Well spotted.  Fixed.

> > -	    SET_FLOAT_WORD(z,ix&0xfffff000);
> > -	    r  =  __ieee754_expf(-z*z-(float)0.5625)*
> > -			__ieee754_expf((z-x)*(z+x)+R/S);
> > +	    SET_FLOAT_WORD(z,ix&0xffffe000);
> 
> Change further to use hx.

Fixed.

> > +	    r  = expf(-z*z-0.5625F)*expf((z-x)*(z+x)+R/S);
> 
> Good fix.  Is the point that -z*z-0.5625F must be exact, but the old
> splitting only made z*z exact?  Is -z*z-0.5625F now always exact?
> Anyway, the error for this case is now smaller than near 1.88, and
> changing the expf()'s to exp()s doesn't reduce it much more, so the
> old extra-precision methods can't be much better.

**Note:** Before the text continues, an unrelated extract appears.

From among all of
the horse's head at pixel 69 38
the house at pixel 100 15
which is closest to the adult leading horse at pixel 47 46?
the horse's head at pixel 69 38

Back to the choice of mask.  I was trying to understand
the origins of the constant 0.5625F.  The asymptotic 
expansion of erfc(x) is (exp(-x**2) / (x*sqrt(pi))) * P(x)
with P(x) being some polynomial.  It turns out 
exp(-0.5625) = 0.56978 and 1/sqrt(pi) = 0.56419.  So, the
algorithm drops the 1/sqrt(pi) and approximates it by
exp(-0.5625).

Well, in reading and re-reading the comment in s_erf.c, this 
part caught my attention:

 *     Note1:
 *	   To compute exp(-x*x-0.5625+R/S), let s be a single
 *	   precision number and s := x; then
 *		-x*x = -s*s + (s-x)*(s+x)
 *	        exp(-x*x-0.5626+R/S) =
 *			exp(-s*s-0.5625)*exp((s-x)*(s+x)+R/S);

This applies to the double precision version, ie erf(), so I 
simply ask the question whether 0xfffff000 was adequate masking
out the low order bits. Fortunately, I only needed to test
0xffff8000, 0xffffc0000, and 0xffffe000.

-- 
Steve